# Reward Model with Pairwise Preference Training

## Introduction

In Reinforcement Learning from Human Feedback (RLHF), a reward model is trained to predict human preferences given prompt-response pairs. The reward model assigns higher scores to preferred responses and lower scores to less-preferred responses. Training involves minimizing a pairwise loss function, ensuring the model correctly ranks preferred responses higher than others.

### Pairwise Preference Setup

Given:
- A prompt $x$
- A preferred (good) response $y_{good}$
- A less preferred (bad) response $y_{bad}$

We train a reward model $r_\theta$ parameterized by $\theta$, to assign scores such that:

$$
r_\theta(x, y_{good}) > r_\theta(x, y_{bad})
$$

### Pairwise Loss Function

The loss function used for training is:

$$
\text{Loss} = -\log(\sigma(r_\theta(x, y_{good}) - r_\theta(x, y_{bad})))
$$

where $\sigma(z)$ is the sigmoid function defined as:

$$
\sigma(z) = \frac{1}{1 + e^{-z}}
$$

The intuition is:
- If $r_\theta(x, y_{good})$ significantly exceeds $r_\theta(x, y_{bad})$, the loss is small.
- Otherwise, the loss is large, encouraging the model to adjust parameters accordingly.

## PyTorch Implementation

Below is a self-contained and easy-to-follow PyTorch implementation of this reward model training approach.

In [None]:
import torch
import torch.nn as nn
import torch.nn.functional as F
from transformers import AutoModel, AutoTokenizer


class RewardModel(nn.Module):
    """
    A simple transformer-based reward model for pairwise preference training.
    """

    def __init__(self, model_name="distilbert-base-uncased"):
        super().__init__()
        self.transformer = AutoModel.from_pretrained(model_name)
        self.reward_head = nn.Linear(self.transformer.config.hidden_size, 1)

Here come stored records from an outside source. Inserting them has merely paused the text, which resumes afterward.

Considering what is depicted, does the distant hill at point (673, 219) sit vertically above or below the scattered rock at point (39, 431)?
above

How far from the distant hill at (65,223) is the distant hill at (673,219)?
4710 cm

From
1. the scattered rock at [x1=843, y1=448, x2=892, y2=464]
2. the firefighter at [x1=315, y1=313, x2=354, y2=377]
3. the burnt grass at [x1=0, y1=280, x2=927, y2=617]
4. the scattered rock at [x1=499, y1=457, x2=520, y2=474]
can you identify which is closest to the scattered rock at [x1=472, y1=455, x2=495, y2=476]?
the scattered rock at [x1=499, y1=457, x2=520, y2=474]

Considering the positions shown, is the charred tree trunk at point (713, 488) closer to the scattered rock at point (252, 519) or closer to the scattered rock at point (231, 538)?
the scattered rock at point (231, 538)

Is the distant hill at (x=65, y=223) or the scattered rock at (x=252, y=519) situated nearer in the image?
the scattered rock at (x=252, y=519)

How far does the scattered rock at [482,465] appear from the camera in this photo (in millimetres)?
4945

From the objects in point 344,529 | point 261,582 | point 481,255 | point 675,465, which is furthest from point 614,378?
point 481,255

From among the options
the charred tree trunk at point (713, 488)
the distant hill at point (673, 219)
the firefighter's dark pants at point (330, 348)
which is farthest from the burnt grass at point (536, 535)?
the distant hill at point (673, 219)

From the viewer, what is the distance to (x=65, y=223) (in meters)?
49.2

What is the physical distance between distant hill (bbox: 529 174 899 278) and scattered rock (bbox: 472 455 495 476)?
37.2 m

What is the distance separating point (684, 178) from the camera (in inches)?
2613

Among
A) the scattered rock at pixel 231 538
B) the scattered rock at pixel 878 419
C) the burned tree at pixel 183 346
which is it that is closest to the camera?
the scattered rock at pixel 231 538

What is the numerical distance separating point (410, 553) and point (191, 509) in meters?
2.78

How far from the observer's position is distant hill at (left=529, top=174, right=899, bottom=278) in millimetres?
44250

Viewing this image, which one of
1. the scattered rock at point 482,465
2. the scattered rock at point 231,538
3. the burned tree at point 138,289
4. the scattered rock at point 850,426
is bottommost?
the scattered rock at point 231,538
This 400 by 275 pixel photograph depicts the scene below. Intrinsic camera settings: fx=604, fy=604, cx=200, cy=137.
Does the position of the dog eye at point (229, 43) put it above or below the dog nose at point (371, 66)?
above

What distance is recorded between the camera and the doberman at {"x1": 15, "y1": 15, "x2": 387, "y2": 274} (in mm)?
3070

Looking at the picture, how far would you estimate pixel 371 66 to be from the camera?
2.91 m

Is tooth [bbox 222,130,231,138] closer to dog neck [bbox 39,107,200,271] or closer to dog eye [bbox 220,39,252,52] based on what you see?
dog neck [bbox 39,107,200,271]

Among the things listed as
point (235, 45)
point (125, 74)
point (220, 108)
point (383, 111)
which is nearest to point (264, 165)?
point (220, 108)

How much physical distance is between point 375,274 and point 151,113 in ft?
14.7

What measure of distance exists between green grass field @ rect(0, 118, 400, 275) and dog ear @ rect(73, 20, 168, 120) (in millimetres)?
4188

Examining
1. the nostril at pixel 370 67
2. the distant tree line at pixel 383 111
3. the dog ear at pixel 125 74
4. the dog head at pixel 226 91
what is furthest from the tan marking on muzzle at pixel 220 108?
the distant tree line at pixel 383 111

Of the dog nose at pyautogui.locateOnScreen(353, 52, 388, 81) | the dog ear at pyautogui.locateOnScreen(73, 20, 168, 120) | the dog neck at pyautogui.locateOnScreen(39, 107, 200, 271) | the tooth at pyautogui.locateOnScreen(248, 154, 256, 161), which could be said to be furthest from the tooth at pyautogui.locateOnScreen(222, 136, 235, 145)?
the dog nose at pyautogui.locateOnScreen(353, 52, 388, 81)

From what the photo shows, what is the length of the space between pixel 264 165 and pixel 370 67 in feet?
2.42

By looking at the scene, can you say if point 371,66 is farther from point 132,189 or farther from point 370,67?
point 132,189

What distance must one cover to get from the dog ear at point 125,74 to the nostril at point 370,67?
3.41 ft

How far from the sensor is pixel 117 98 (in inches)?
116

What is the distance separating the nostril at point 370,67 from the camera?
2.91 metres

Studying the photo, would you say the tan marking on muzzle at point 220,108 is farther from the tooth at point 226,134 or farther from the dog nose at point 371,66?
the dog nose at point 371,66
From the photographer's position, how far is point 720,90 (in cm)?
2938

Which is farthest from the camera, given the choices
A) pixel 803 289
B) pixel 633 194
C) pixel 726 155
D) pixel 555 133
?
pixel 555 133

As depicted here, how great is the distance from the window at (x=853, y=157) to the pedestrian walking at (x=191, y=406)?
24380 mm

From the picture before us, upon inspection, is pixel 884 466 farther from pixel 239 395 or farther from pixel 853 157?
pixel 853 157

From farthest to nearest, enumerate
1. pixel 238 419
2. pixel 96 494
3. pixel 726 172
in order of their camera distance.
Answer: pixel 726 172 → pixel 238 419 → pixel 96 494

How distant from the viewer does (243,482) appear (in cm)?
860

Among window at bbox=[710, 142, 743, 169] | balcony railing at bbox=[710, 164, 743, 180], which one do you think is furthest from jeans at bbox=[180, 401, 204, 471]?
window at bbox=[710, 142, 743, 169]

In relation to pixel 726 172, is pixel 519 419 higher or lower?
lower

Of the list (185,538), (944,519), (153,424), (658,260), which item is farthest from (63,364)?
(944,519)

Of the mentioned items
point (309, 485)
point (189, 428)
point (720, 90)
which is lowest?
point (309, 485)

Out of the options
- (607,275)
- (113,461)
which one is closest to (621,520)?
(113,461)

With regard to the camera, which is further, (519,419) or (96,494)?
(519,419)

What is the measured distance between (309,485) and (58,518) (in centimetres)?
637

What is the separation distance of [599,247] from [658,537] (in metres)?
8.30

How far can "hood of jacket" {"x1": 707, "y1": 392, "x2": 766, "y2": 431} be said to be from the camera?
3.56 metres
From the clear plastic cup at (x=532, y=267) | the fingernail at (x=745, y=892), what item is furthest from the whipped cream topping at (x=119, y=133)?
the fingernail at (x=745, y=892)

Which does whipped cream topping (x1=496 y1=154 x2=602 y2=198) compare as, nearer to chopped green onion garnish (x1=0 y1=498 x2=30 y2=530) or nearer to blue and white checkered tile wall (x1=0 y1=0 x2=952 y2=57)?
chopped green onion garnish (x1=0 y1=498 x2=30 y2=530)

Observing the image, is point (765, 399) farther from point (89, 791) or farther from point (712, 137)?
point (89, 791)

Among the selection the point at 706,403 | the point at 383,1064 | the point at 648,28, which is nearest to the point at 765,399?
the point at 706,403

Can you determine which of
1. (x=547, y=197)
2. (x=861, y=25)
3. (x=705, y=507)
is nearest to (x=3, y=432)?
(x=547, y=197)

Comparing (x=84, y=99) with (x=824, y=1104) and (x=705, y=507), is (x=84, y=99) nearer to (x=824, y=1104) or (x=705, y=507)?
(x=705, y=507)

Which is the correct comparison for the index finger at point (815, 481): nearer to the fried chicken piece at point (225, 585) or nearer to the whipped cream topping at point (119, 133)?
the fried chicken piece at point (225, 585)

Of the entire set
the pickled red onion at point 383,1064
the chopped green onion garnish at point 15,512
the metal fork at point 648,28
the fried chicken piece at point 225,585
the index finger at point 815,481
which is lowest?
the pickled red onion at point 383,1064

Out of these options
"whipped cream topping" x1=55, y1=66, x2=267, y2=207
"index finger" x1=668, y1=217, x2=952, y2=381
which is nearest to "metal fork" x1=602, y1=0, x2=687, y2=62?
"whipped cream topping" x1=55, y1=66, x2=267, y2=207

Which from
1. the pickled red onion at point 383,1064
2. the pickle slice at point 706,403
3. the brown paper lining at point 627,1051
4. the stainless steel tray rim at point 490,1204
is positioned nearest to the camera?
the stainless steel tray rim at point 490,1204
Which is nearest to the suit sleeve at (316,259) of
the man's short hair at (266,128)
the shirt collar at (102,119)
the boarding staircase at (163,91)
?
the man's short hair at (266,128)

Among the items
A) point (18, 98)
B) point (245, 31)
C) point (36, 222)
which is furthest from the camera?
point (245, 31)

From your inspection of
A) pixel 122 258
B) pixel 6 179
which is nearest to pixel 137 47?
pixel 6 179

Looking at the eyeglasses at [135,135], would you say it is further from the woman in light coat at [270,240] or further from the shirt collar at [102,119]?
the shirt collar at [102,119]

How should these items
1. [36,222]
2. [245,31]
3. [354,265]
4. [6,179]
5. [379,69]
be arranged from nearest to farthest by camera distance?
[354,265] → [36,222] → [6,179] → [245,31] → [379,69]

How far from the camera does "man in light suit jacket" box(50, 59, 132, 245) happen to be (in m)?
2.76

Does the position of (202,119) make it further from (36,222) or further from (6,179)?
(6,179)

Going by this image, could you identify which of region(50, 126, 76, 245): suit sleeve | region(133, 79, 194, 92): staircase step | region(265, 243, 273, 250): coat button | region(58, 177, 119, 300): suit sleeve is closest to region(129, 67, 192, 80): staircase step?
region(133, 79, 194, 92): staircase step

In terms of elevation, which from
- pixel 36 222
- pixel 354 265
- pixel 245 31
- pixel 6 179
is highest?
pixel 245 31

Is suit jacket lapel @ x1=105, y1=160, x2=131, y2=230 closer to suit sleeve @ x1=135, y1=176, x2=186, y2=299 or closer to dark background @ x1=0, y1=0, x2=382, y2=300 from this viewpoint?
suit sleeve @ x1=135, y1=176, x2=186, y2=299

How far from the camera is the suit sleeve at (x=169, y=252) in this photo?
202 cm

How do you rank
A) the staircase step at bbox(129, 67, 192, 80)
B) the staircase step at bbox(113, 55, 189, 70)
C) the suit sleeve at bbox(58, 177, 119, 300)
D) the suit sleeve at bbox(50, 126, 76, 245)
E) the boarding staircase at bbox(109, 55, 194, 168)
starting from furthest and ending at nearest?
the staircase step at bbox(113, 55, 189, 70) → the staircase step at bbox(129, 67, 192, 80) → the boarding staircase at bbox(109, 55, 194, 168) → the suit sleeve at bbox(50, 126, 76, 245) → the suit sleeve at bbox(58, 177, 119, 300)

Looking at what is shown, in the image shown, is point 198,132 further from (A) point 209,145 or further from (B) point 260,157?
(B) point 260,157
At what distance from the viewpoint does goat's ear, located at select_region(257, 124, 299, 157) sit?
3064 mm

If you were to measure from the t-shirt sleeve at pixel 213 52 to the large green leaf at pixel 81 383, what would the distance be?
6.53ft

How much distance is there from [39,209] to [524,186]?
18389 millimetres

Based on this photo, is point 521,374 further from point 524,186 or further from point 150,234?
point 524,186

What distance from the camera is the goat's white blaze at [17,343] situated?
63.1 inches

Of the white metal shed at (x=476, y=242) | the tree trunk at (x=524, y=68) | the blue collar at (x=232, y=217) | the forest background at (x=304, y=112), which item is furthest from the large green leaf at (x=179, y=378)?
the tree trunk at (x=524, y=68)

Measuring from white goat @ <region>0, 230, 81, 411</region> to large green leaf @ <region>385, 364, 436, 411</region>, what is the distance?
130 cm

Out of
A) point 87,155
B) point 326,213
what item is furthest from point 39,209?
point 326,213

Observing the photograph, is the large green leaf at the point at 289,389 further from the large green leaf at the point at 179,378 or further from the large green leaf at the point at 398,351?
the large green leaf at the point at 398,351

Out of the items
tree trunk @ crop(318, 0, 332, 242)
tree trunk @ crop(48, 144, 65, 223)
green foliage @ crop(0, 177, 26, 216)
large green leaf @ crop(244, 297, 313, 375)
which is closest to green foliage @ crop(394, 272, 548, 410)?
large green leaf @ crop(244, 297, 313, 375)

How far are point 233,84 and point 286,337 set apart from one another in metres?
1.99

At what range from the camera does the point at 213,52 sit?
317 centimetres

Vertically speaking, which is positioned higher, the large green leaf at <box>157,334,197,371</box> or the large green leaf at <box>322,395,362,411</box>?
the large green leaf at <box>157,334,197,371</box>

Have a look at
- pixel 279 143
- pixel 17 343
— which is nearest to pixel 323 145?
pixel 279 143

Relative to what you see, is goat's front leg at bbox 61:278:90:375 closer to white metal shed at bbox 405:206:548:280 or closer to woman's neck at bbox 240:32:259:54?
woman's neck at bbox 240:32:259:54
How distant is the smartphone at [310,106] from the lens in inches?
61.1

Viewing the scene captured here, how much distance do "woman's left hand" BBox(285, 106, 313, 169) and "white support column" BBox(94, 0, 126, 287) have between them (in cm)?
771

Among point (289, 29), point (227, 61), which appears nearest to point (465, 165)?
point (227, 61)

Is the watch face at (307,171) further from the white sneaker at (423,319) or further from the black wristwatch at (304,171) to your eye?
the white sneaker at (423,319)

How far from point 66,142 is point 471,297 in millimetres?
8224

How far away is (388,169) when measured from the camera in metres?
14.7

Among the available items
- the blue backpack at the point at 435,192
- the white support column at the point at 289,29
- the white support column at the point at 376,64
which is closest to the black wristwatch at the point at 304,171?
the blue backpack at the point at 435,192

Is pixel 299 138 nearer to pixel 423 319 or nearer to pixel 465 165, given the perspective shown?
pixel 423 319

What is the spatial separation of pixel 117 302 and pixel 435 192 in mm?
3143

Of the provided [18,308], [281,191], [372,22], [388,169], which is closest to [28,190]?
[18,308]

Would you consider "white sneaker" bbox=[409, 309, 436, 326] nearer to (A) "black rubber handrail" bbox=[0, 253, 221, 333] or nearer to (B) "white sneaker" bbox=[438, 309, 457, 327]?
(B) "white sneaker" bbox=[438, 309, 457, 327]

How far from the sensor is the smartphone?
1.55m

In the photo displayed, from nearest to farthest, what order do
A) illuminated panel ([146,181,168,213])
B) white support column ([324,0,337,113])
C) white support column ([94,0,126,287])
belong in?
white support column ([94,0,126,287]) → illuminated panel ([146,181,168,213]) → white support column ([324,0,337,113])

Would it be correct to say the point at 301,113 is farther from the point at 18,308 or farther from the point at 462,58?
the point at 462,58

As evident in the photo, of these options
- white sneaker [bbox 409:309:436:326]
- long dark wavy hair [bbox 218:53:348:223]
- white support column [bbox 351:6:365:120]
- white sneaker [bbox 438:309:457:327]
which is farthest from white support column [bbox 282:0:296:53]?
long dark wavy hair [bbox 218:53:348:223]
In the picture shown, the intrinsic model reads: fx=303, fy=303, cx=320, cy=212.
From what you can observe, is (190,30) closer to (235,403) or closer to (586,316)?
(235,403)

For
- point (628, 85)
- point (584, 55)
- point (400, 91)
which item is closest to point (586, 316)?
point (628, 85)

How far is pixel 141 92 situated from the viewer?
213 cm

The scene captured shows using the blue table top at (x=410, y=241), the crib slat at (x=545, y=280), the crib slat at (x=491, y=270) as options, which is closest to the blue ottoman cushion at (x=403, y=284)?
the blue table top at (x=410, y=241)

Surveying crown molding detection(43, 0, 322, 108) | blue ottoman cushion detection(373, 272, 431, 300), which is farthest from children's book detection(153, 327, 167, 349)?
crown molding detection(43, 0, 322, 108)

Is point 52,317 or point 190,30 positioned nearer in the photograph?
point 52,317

    def forward(self, input_ids, attention_mask):
        transformer_output = self.transformer(input_ids=input_ids,
                                              attention_mask=attention_mask)
        pooled_output = transformer_output.last_hidden_state[:, 0]  # [CLS] token
        reward = self.reward_head(pooled_output)
        return reward.squeeze(-1)


def compute_pairwise_loss(model, tokenizer, prompt, good_response, bad_response, device):
    """
    Compute pairwise ranking loss given a prompt, good and bad responses.
    """

    # Tokenize inputs
    good_input = tokenizer(prompt, good_response, return_tensors='pt', truncation=True, padding=True).to(device)
    bad_input = tokenizer(prompt, bad_response, return_tensors='pt', truncation=True, padding=True).to(device)

    # Compute scores
    good_score = model(**good_input)
    bad_score = model(**bad_input)

    # Pairwise loss
    loss = -F.logsigmoid(good_score - bad_score).mean()

    return loss, good_score.item(), bad_score.item()


# Example usage:
if __name__ == "__main__":
    device = torch.device("cuda" if torch.cuda.is_available() else "cpu")

    tokenizer = AutoTokenizer.from_pretrained("distilbert-base-uncased")
    reward_model = RewardModel().to(device)

    optimizer = torch.optim.Adam(reward_model.parameters(), lr=1e-5)

    # Example data
    prompt = "What's the capital of France?"
    good_response = "The capital of France is Paris."
    bad_response = "The capital of France is London."

    reward_model.train()
    epochs = 5

    for epoch in range(epochs):
        optimizer.zero_grad()

        loss, good_score, bad_score = compute_pairwise_loss(
            reward_model, tokenizer, prompt, good_response, bad_response, device
        )

        loss.backward()
        optimizer.step()

        print(f"Epoch {epoch + 1}/{epochs} - Loss: {loss:.4f}, Good Score: {good_score:.4f}, Bad Score: {bad_score:.4f}")